## [WORK TO DO]
Below are the entries; output exactly the lines from the one containing "From the visual" through the final line, inclusive.
[begin EXERCISE DATA]
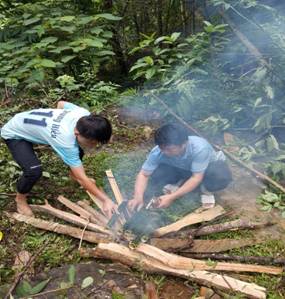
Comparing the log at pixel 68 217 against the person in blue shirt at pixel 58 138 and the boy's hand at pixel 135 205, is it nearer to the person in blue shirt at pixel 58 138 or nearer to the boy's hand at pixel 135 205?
the person in blue shirt at pixel 58 138

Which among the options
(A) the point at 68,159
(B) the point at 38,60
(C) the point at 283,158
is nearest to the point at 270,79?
(C) the point at 283,158

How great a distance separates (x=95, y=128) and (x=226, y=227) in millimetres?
1573

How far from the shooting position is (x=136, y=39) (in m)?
10.2

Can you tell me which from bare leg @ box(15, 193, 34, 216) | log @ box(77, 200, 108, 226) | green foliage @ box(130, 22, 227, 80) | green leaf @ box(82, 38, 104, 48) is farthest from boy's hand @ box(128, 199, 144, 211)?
green leaf @ box(82, 38, 104, 48)

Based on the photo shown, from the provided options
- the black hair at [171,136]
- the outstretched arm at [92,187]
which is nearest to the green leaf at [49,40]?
the outstretched arm at [92,187]

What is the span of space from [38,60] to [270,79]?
11.5 ft

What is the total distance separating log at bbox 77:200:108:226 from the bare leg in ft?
1.75

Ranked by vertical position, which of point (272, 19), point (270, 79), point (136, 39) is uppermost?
point (272, 19)

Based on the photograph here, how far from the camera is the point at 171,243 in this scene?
361 cm

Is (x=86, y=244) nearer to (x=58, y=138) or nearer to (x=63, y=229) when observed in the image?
(x=63, y=229)

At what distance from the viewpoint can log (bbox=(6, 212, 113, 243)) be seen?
380 cm

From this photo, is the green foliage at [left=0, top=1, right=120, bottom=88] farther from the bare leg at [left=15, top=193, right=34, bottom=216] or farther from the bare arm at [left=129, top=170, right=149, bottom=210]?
the bare arm at [left=129, top=170, right=149, bottom=210]

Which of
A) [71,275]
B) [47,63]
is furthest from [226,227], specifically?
[47,63]

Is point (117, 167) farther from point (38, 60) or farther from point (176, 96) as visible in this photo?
point (38, 60)
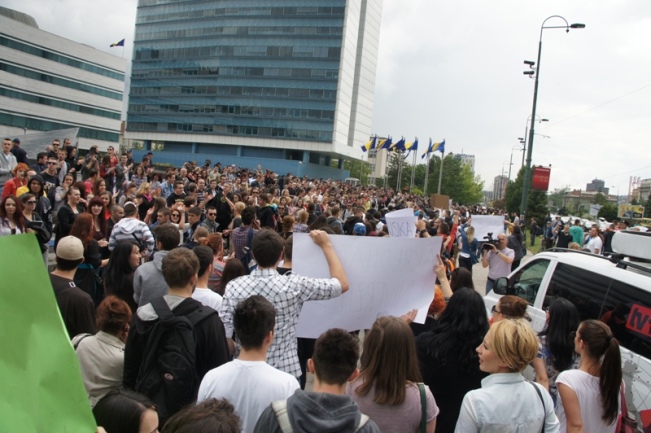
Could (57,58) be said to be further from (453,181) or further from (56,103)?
(453,181)

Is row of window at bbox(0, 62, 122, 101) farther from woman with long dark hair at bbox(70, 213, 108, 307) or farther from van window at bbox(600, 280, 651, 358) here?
van window at bbox(600, 280, 651, 358)

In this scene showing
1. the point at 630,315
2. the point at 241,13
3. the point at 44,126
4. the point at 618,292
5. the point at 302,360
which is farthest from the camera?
the point at 241,13

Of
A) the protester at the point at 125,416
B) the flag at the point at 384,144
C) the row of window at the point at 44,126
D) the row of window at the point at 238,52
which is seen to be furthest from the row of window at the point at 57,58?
the protester at the point at 125,416

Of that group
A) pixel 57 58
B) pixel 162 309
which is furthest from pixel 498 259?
pixel 57 58

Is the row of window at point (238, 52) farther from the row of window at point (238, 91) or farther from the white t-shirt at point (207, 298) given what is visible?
the white t-shirt at point (207, 298)

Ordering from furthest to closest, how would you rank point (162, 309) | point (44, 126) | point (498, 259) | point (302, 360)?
A: 1. point (44, 126)
2. point (498, 259)
3. point (302, 360)
4. point (162, 309)

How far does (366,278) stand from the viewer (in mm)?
4125

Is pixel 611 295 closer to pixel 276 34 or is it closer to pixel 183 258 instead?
pixel 183 258

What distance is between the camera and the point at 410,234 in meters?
8.59

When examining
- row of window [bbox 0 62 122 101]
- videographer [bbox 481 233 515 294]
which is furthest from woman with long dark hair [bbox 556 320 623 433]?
row of window [bbox 0 62 122 101]

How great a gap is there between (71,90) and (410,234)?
92.3 m

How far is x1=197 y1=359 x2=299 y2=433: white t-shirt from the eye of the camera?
2.82 m

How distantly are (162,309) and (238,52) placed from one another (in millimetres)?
95427

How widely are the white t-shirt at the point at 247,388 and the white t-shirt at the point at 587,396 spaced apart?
6.36 feet
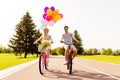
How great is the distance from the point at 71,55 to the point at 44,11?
4.33m

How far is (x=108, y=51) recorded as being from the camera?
15675 centimetres

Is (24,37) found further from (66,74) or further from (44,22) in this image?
(66,74)

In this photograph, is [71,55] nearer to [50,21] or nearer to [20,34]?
[50,21]

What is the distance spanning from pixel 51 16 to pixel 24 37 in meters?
50.6

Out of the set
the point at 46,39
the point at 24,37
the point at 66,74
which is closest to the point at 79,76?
the point at 66,74

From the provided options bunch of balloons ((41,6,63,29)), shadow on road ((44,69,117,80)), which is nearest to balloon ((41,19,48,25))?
bunch of balloons ((41,6,63,29))

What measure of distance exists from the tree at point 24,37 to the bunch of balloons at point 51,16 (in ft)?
162

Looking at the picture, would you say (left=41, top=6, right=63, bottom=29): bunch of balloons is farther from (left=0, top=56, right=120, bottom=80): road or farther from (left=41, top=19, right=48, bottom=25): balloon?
(left=0, top=56, right=120, bottom=80): road

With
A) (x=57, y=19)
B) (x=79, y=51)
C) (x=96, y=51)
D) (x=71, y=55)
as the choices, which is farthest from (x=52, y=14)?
(x=96, y=51)

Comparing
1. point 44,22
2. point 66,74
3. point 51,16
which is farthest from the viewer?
point 44,22

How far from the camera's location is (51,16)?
15.9 metres

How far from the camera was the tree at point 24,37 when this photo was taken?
6525 cm

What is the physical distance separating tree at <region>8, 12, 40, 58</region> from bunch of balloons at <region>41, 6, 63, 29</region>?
4949 centimetres

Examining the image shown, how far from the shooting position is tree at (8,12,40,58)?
65250mm
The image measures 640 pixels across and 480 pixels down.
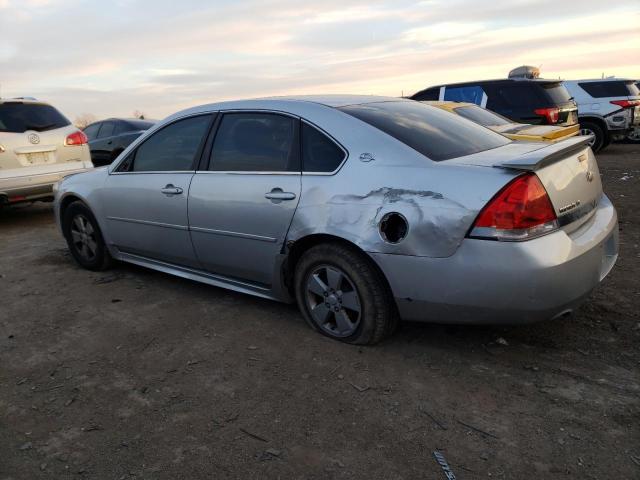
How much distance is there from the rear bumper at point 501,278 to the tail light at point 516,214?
0.14 ft

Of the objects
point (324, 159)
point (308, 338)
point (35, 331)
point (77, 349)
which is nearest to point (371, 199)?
point (324, 159)

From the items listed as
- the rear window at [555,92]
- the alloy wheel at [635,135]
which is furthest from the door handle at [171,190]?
the alloy wheel at [635,135]

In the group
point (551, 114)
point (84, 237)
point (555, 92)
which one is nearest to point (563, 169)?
point (84, 237)

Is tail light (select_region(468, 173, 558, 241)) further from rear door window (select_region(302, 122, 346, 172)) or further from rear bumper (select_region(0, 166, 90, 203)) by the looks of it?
rear bumper (select_region(0, 166, 90, 203))

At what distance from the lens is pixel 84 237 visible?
492 centimetres

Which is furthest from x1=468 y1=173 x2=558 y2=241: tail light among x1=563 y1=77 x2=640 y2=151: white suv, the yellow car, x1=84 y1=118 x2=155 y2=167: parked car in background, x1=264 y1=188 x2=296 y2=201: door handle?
x1=563 y1=77 x2=640 y2=151: white suv

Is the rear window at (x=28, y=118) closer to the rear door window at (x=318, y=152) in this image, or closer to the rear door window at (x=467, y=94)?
the rear door window at (x=318, y=152)

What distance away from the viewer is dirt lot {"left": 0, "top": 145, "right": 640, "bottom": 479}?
2.24 meters

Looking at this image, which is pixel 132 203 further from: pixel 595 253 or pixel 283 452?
pixel 595 253

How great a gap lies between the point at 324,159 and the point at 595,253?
5.19 ft

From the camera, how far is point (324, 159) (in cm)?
318

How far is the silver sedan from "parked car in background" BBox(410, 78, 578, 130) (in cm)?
650

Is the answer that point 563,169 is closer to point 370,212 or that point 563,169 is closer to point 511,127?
A: point 370,212

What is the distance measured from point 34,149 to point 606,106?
11948mm
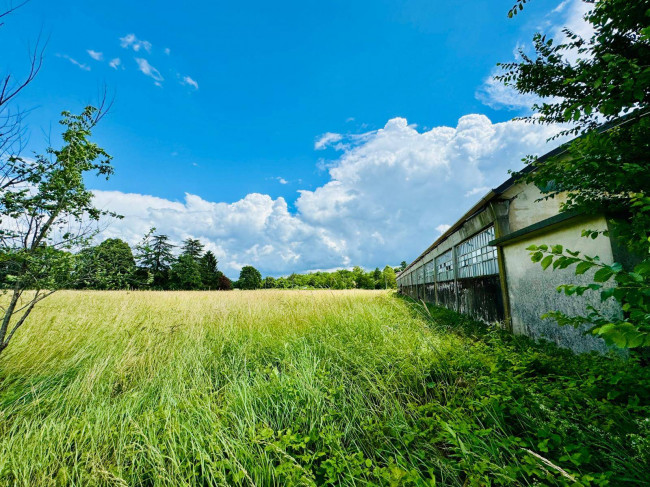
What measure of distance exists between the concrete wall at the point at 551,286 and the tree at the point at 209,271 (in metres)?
47.1

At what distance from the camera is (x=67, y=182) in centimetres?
321

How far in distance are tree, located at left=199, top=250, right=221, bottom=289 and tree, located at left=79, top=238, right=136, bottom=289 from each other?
4537cm

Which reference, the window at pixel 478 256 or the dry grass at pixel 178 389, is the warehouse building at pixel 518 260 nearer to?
the window at pixel 478 256

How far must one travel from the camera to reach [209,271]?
51.0 metres

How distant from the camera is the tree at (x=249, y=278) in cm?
5730

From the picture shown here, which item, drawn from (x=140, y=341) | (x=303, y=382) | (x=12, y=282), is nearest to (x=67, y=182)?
(x=12, y=282)

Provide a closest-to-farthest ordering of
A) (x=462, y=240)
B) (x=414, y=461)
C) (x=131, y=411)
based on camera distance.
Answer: (x=414, y=461) → (x=131, y=411) → (x=462, y=240)

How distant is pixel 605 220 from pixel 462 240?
15.3 feet

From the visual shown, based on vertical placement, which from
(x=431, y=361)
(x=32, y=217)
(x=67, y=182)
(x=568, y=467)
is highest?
(x=67, y=182)

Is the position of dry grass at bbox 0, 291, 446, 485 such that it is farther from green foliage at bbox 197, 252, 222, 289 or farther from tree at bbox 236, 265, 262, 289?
tree at bbox 236, 265, 262, 289

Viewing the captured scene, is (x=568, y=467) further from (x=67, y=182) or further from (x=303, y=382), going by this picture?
(x=67, y=182)

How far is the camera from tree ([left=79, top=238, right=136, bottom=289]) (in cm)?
342

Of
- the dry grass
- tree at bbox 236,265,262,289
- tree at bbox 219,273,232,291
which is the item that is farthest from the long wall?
tree at bbox 236,265,262,289

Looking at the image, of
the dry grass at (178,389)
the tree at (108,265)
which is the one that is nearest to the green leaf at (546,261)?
the dry grass at (178,389)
[end EXERCISE DATA]
## [SOLUTION TO THE PROBLEM]
From the visual shown, based on vertical placement, which from
(x=431, y=361)
(x=32, y=217)
(x=67, y=182)
(x=568, y=467)
is highest?
(x=67, y=182)

Is the position of dry grass at bbox 0, 291, 446, 485 such that it is farther from green foliage at bbox 197, 252, 222, 289 or farther from tree at bbox 236, 265, 262, 289?
tree at bbox 236, 265, 262, 289

Viewing the captured scene, is (x=568, y=467) further from (x=67, y=182) or further from (x=303, y=382), going by this picture?
(x=67, y=182)

How far is the camera from tree ([left=79, top=238, right=136, bottom=289]) (in cm)?
342

Of
- the dry grass
- tree at bbox 236,265,262,289
- tree at bbox 219,273,232,291
which is the item that is farthest from the long wall?
tree at bbox 236,265,262,289

Looking at the image, of
the dry grass at (178,389)
the tree at (108,265)
which is the one that is nearest to the green leaf at (546,261)?
the dry grass at (178,389)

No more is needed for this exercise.